Part of a data file:
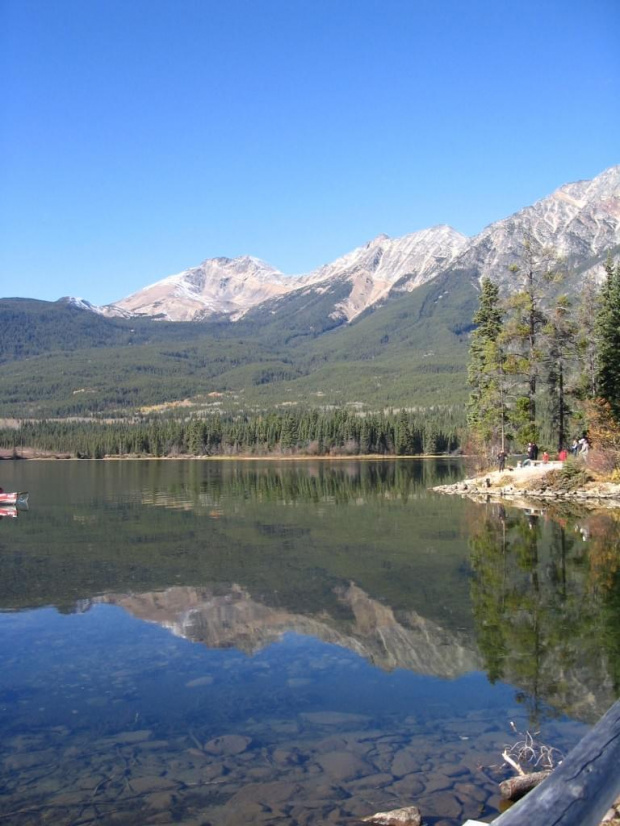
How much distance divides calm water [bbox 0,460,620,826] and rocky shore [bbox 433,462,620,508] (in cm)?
1469

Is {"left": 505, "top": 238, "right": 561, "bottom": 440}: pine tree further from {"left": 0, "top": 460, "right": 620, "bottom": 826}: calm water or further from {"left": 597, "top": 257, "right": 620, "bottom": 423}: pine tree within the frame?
{"left": 0, "top": 460, "right": 620, "bottom": 826}: calm water

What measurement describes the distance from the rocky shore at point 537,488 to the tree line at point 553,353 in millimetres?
3383

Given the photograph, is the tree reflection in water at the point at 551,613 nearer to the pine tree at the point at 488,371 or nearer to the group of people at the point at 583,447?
the group of people at the point at 583,447

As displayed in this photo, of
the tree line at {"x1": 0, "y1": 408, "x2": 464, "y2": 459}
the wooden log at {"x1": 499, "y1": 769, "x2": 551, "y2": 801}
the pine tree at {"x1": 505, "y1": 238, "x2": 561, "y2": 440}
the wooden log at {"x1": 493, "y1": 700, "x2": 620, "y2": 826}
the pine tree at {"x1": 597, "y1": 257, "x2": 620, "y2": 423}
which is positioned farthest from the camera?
the tree line at {"x1": 0, "y1": 408, "x2": 464, "y2": 459}

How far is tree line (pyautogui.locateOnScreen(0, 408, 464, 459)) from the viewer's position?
163125 millimetres

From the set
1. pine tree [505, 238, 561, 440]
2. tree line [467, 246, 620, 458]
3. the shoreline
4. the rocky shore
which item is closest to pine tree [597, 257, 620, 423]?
tree line [467, 246, 620, 458]

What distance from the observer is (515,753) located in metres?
11.2

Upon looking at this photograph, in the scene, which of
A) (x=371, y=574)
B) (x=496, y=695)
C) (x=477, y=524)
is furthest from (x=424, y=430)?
(x=496, y=695)

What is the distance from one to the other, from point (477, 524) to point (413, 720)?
1013 inches

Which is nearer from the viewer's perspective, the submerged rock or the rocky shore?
the submerged rock

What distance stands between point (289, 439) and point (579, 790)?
16939cm

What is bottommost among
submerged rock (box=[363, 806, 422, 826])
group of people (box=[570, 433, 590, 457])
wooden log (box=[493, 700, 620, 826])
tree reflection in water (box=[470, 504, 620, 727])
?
tree reflection in water (box=[470, 504, 620, 727])

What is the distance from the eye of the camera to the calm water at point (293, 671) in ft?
34.2

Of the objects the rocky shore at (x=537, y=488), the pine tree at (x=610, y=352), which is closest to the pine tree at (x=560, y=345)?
the pine tree at (x=610, y=352)
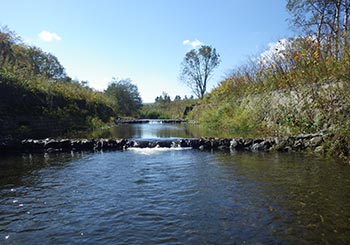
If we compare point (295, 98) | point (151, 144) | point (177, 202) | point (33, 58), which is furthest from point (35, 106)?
point (33, 58)

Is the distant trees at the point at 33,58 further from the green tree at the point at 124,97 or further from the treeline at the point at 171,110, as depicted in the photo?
the treeline at the point at 171,110

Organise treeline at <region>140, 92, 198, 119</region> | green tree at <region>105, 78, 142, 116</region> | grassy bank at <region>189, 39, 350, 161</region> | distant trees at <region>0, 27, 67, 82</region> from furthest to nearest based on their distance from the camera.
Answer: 1. green tree at <region>105, 78, 142, 116</region>
2. treeline at <region>140, 92, 198, 119</region>
3. distant trees at <region>0, 27, 67, 82</region>
4. grassy bank at <region>189, 39, 350, 161</region>

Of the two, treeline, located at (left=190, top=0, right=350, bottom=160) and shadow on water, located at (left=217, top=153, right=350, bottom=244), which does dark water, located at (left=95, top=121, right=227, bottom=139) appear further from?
shadow on water, located at (left=217, top=153, right=350, bottom=244)

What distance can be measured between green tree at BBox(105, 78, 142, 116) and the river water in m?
34.5

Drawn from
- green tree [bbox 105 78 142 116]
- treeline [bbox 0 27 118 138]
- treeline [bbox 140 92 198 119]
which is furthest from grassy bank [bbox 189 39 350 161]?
green tree [bbox 105 78 142 116]

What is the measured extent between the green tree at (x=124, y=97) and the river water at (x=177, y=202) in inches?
1360

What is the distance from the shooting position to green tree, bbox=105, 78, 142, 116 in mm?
41781

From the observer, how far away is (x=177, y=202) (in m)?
4.61

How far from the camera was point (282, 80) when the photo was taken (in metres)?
12.8

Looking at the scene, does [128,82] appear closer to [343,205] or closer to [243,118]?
[243,118]

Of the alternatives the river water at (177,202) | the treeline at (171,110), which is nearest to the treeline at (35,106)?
the river water at (177,202)

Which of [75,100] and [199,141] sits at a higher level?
[75,100]

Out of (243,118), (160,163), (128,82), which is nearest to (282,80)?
(243,118)

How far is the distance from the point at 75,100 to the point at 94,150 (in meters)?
11.7
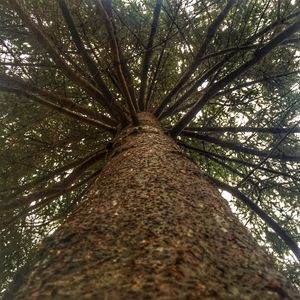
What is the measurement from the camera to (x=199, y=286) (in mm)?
836

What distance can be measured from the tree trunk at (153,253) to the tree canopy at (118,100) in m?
1.75

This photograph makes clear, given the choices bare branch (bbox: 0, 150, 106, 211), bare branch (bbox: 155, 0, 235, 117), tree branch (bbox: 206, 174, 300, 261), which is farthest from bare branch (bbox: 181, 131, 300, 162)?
Result: bare branch (bbox: 0, 150, 106, 211)

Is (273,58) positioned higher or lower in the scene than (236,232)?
higher

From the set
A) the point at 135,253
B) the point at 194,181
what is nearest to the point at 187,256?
the point at 135,253

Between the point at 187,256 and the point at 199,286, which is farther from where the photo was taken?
the point at 187,256

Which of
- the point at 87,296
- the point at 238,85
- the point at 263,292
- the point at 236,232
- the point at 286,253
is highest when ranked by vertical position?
the point at 238,85

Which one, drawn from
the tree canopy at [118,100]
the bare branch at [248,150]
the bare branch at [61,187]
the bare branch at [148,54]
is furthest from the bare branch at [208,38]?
the bare branch at [61,187]

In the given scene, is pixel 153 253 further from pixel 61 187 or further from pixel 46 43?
pixel 61 187

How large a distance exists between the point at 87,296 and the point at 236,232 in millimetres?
665

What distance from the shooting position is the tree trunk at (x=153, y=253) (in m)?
0.84

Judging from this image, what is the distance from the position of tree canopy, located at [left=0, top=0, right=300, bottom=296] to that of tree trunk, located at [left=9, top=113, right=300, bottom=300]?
175 cm

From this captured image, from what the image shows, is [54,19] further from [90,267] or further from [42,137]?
[90,267]

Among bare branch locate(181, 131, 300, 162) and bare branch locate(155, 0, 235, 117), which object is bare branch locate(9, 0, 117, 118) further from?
bare branch locate(181, 131, 300, 162)

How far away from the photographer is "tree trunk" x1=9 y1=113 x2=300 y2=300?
845 millimetres
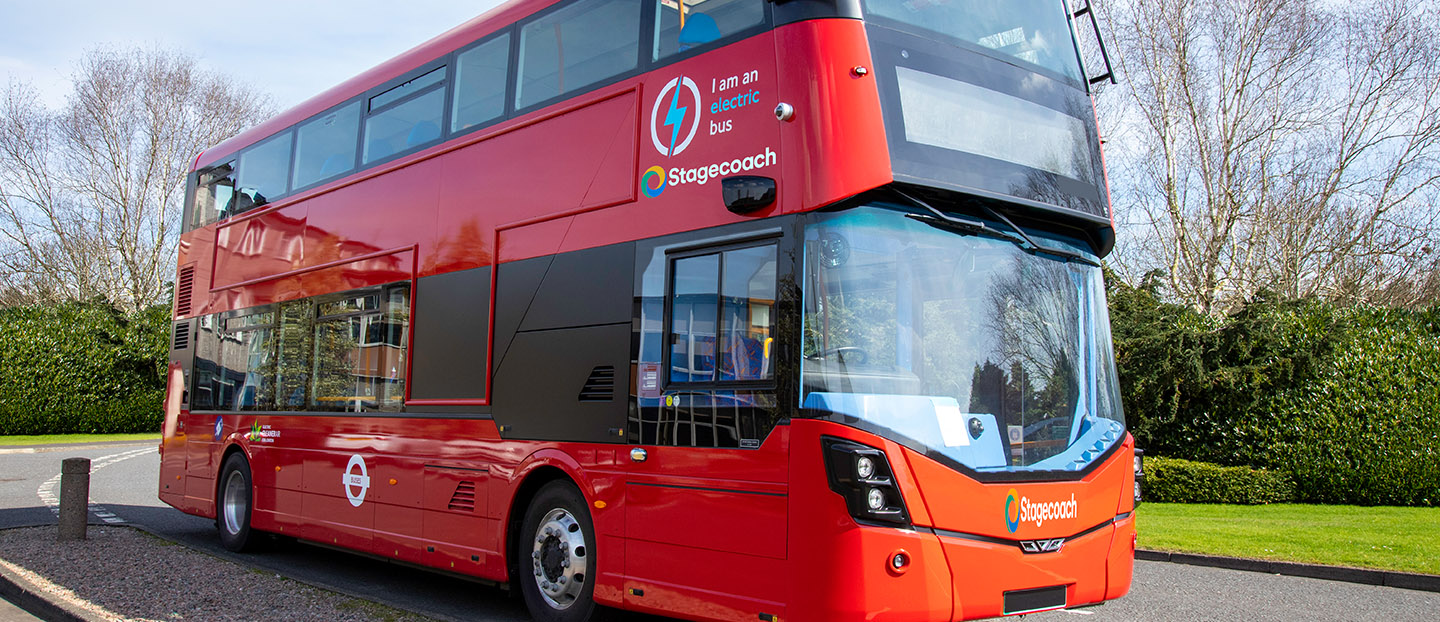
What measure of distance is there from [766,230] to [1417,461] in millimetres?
14164

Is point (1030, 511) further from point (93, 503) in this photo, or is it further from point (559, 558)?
point (93, 503)

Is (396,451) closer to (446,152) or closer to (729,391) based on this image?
(446,152)

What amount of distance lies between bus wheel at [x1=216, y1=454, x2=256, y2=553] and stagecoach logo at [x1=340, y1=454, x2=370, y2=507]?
2.25m

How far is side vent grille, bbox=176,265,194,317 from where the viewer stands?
12.6 m

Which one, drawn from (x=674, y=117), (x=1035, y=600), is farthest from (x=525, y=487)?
(x=1035, y=600)

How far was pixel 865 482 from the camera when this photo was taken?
504 centimetres

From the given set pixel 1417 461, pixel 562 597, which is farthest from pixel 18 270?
pixel 1417 461

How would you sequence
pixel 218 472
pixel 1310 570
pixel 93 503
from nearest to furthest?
pixel 1310 570, pixel 218 472, pixel 93 503

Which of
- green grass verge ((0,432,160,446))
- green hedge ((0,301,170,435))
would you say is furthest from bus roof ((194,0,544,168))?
green hedge ((0,301,170,435))

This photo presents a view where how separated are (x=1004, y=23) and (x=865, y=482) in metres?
3.18

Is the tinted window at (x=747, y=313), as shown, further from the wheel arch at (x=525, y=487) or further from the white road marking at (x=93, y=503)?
the white road marking at (x=93, y=503)

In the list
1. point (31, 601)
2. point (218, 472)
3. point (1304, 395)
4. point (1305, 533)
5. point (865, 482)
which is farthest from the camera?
point (1304, 395)

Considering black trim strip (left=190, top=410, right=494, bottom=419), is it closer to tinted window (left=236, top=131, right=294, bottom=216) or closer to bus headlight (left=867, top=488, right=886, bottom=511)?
tinted window (left=236, top=131, right=294, bottom=216)

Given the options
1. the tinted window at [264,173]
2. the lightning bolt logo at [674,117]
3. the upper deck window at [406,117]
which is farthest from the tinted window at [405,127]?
the lightning bolt logo at [674,117]
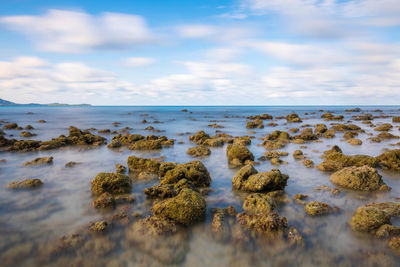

WHAT THE TASK ASKS: Write out again, unchanged, the lines from the one holding "Is the tinted" through the end of the records, inclusive. Leave the pictures out.

CORRECT ANSWER:
Is the tinted window at (x=747, y=313), as shown, further from the wheel arch at (x=525, y=487) or further from the white road marking at (x=93, y=503)?
the white road marking at (x=93, y=503)

In the list
1. point (31, 601)
2. point (218, 472)
3. point (1304, 395)
4. point (1305, 533)
5. point (865, 482)
which is farthest from the camera?
point (1304, 395)

Considering black trim strip (left=190, top=410, right=494, bottom=419), is it closer to tinted window (left=236, top=131, right=294, bottom=216) or closer to bus headlight (left=867, top=488, right=886, bottom=511)?
tinted window (left=236, top=131, right=294, bottom=216)

Given the options
1. the tinted window at [264,173]
2. the lightning bolt logo at [674,117]
3. the upper deck window at [406,117]
which is farthest from the tinted window at [405,127]?
the lightning bolt logo at [674,117]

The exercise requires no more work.